Apr 27, 2012

Spurs Remain Atop Standings, If Not Ratings

Tim Duncan, the Spurs' standout forward, lacks the national star power to draw in interest outside of Texas. Photo by miu3112 via Flickr, used through Creative Commons.

By Forrest Burnson
For Reporting Texas

The San Antonio Spurs, the Western Conference’s top-seeded team in the upcoming National Basketball Association playoffs, bear two noteworthy – and perhaps contradictory – distinctions.

On one hand, the team is the country’s most successful professional sports franchise in the past 15 years, winning nearly 70 percent of its games to edge the New England Patriots of the National Football League for the accolade.

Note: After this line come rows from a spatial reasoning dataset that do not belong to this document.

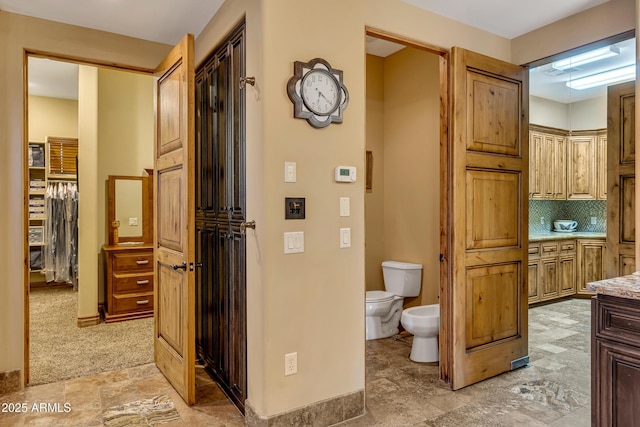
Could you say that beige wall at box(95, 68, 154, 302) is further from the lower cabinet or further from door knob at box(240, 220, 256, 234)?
the lower cabinet

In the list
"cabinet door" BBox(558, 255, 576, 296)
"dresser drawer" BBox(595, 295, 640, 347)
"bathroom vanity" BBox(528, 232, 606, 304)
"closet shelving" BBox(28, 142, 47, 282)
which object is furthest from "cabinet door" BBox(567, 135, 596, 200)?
"closet shelving" BBox(28, 142, 47, 282)

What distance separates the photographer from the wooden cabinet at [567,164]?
Result: 221 inches

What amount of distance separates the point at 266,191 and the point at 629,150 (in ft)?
9.43

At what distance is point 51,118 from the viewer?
6.41m

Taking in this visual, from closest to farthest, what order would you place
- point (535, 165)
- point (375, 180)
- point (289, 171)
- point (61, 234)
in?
point (289, 171) < point (375, 180) < point (535, 165) < point (61, 234)

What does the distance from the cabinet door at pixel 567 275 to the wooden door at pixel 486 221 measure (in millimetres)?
2754

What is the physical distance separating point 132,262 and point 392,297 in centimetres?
293

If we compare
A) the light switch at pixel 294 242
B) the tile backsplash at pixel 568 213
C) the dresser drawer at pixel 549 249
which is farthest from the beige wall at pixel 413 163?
the tile backsplash at pixel 568 213

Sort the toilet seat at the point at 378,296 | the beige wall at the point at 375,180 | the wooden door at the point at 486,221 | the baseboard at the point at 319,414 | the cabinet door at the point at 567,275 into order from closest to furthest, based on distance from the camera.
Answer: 1. the baseboard at the point at 319,414
2. the wooden door at the point at 486,221
3. the toilet seat at the point at 378,296
4. the beige wall at the point at 375,180
5. the cabinet door at the point at 567,275

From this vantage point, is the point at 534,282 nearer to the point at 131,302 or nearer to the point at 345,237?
the point at 345,237

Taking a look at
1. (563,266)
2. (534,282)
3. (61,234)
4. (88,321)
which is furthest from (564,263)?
(61,234)

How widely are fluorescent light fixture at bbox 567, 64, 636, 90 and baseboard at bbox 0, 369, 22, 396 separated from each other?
6.19 metres

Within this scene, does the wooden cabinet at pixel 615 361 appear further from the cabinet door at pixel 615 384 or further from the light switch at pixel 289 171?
the light switch at pixel 289 171

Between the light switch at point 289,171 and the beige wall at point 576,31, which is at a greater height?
the beige wall at point 576,31
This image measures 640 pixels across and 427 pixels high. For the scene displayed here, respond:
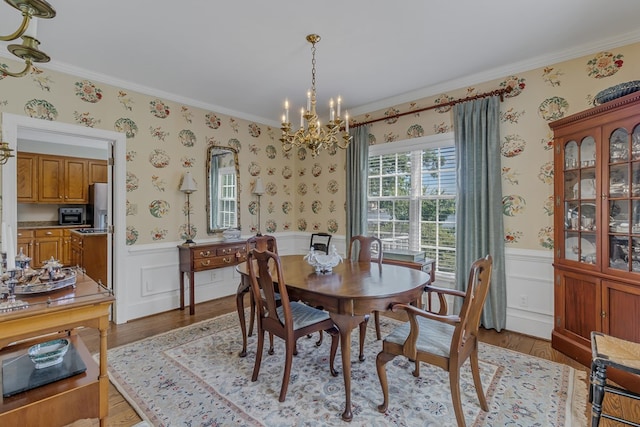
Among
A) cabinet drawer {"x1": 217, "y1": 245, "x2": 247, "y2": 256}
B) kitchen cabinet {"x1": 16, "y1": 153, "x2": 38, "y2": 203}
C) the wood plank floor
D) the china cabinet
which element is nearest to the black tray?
the wood plank floor

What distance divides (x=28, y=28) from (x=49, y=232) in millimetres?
6431

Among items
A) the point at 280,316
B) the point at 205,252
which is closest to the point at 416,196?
the point at 280,316

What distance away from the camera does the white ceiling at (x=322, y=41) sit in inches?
86.8

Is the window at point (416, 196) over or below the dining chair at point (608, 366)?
over

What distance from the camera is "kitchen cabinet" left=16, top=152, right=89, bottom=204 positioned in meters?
5.73

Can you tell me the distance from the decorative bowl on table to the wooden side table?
1756mm

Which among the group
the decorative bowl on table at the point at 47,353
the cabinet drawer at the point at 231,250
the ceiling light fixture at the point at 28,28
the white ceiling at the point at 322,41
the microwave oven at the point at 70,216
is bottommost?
the decorative bowl on table at the point at 47,353

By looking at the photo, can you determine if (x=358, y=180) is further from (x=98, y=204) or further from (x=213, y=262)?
(x=98, y=204)

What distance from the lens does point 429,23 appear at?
2.39m

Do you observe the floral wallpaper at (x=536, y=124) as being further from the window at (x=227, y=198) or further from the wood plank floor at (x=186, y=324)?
the window at (x=227, y=198)

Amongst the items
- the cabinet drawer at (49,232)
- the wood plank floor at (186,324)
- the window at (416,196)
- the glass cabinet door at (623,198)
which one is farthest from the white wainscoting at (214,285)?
the cabinet drawer at (49,232)

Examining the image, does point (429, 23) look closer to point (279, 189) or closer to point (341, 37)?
point (341, 37)

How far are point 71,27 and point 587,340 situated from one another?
4678 millimetres

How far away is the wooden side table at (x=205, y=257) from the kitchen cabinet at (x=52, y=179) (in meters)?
4.10
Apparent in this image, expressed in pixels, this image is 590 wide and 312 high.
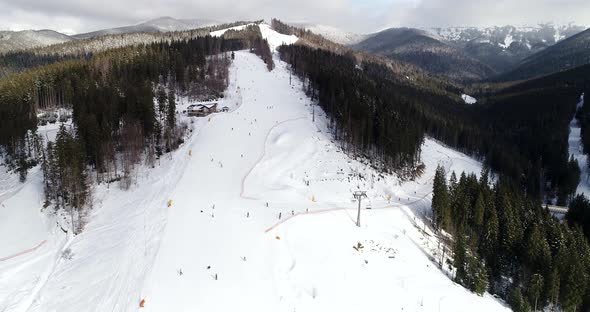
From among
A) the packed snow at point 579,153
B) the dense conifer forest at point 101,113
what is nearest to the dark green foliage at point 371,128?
the dense conifer forest at point 101,113

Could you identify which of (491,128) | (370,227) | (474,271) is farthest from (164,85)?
(491,128)

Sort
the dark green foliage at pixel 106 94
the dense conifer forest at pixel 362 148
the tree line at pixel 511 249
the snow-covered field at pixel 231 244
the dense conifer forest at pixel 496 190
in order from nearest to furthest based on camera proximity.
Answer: the snow-covered field at pixel 231 244 → the tree line at pixel 511 249 → the dense conifer forest at pixel 496 190 → the dense conifer forest at pixel 362 148 → the dark green foliage at pixel 106 94

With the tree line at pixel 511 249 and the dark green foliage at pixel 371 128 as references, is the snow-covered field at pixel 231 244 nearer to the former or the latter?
the tree line at pixel 511 249

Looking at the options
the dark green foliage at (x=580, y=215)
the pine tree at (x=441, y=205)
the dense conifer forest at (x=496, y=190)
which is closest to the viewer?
the dense conifer forest at (x=496, y=190)

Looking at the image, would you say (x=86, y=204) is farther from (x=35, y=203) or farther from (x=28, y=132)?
(x=28, y=132)

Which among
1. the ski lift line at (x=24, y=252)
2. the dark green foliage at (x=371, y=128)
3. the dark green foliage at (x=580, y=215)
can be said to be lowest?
the dark green foliage at (x=580, y=215)

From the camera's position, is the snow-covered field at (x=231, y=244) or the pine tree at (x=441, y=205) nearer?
the snow-covered field at (x=231, y=244)
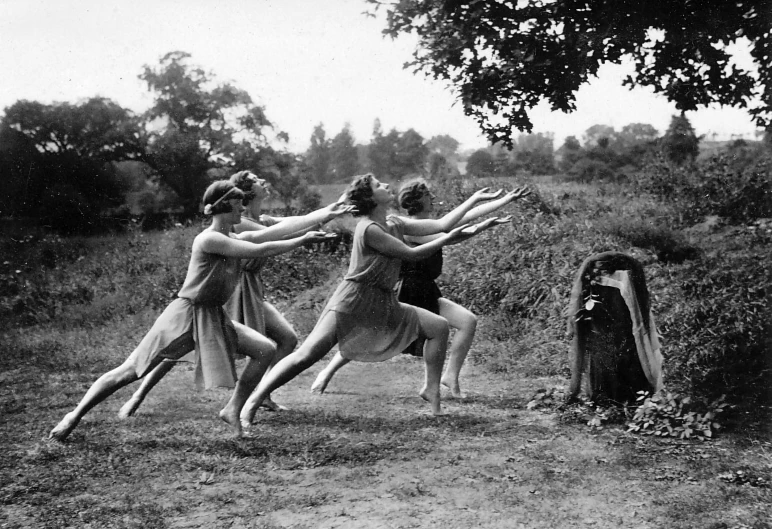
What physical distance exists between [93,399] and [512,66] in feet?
15.6

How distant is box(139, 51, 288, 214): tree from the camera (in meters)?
12.2

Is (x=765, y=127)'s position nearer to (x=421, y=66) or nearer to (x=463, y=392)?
(x=421, y=66)

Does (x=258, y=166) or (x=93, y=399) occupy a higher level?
(x=258, y=166)

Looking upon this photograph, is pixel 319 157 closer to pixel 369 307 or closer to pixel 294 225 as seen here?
pixel 294 225

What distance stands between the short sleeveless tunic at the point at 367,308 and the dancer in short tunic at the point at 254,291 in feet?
1.57

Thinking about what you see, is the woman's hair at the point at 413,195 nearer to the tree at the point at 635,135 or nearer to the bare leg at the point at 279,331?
the bare leg at the point at 279,331

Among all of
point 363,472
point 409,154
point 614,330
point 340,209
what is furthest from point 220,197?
point 409,154

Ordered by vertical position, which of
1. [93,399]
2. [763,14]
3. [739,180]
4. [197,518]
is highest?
[763,14]

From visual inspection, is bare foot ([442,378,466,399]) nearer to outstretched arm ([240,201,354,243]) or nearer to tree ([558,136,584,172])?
outstretched arm ([240,201,354,243])

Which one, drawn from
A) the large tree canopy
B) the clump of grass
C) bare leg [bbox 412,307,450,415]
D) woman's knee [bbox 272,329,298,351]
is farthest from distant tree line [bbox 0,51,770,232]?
bare leg [bbox 412,307,450,415]

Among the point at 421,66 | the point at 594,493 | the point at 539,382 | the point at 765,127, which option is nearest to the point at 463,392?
the point at 539,382

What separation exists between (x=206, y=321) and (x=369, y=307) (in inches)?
48.9

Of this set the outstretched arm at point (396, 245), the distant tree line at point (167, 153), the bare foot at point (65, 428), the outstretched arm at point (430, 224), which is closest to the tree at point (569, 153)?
the distant tree line at point (167, 153)

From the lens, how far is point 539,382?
7.16 m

On the other hand, the team’s four championship titles were among the NBA’s least-watched on television. In 2007, when the Spurs defeated the Cleveland Cavaliers (and LeBron James before he left for Miami) to win their fourth title, the finals received the lowest Nielsen ratings in league history, with the Associated Press declaring the Spurs “a champion everywhere but in the TV ratings” and “too boring to be appreciated.”

The second-lowest rated championship in the NBA? The Spurs’ 2003 title over the New Jersey Nets.

Low network ratings translate into little or no coverage in national media for the Spurs.

“It’s all ratings-driven. It’s become a big joke,” said Buck Harvey, a sports columnist for The San Antonio Express-News. “They just don’t want to hear about the Spurs.”

The low ratings have been partially attributed to the Spurs’ small media market. Even though San Antonio is the seventh most populous city in the United States, Nielsen ranks its local television market at 36th. The Spurs have had good regional ratings on the Fox Sports Southwest network, but in Texas, loyalties remain divided between the Spurs, the Dallas Mavericks and the Houston Rockets.

Despite the team’s consistent success for the past decade, no Spur was among the top 10 players in jersey sales last season.

Some attribute the Spurs’ lack of a fan base outside of San Antonio to the low-key nature of the team’s star players, especially power forward Tim Duncan.

“Duncan is clearly one of the game’s greatest players ever, but he’s not spectacular, just incredibly good,” said Mike Celizic, a columnist for NBC Sports, after the Spurs’ 2007 win.

With headlines like “Tim Duncan’s Sincere Apology Confuses Referee Enough To Eject Him From Game,” and “Tim Duncan Fires Up Teammates With Calm, Moderated, Three-Hour Pep Talk,” the satirical newspaper The Onion has turned the player – an uncharacteristically reserved NBA star with an honors degree in psychology from Wake Forest – into a running gag.

Despite jabs at his demeanor, Duncan has been credited for providing the foundation for the team’s continued success, due in part to his close relationship with coach Gregg Popovich.

The top-seeded team in last year’s playoffs, the Spurs were upset by the Memphis Grizzlies in the first round. With the recent acquisitions of Boris Diaw and Kawhi Leonard, the team appears more balanced going into this season’s playoffs, which the Spurs begin Sunday against the Utah Jazz.

For the Spurs, the whole might be greater than the sum of its parts. Since the departure of NBA legend David Robinson in 2003, the team’s success has hinged on the trifecta of Duncan, Manu Ginobili of Argentina and Tony Parker of France. None of them holds the same superstar power of Kobe Bryant and James, though Parker’s marriage — and subsequent divorce — to actress and activist Eva Longoria made him more visible outside the basketball arena.

With the Spurs, “you don’t have any controversy, you don’t have people arguing whose team it is or who should take the shot,” Harvey said.

While the Spurs’ lack of an obvious superstar has limited the team’s national appeal, that same team-oriented approach is a big part of the appeal for Spurs fans. “The Spurs play fundamental basketball,” said Josh O’Brien, a San Antonio native and a longtime fan. “The players don’t look for huge endorsement contracts or massive media exposure.”

The team’s virtual anonymity outside of San Antonio may actually be a boon to the players, who avoid the pitfalls of heavy media attention — and criticism.

For Spurs players, Harvey said, “life is a free lunch” in San Antonio.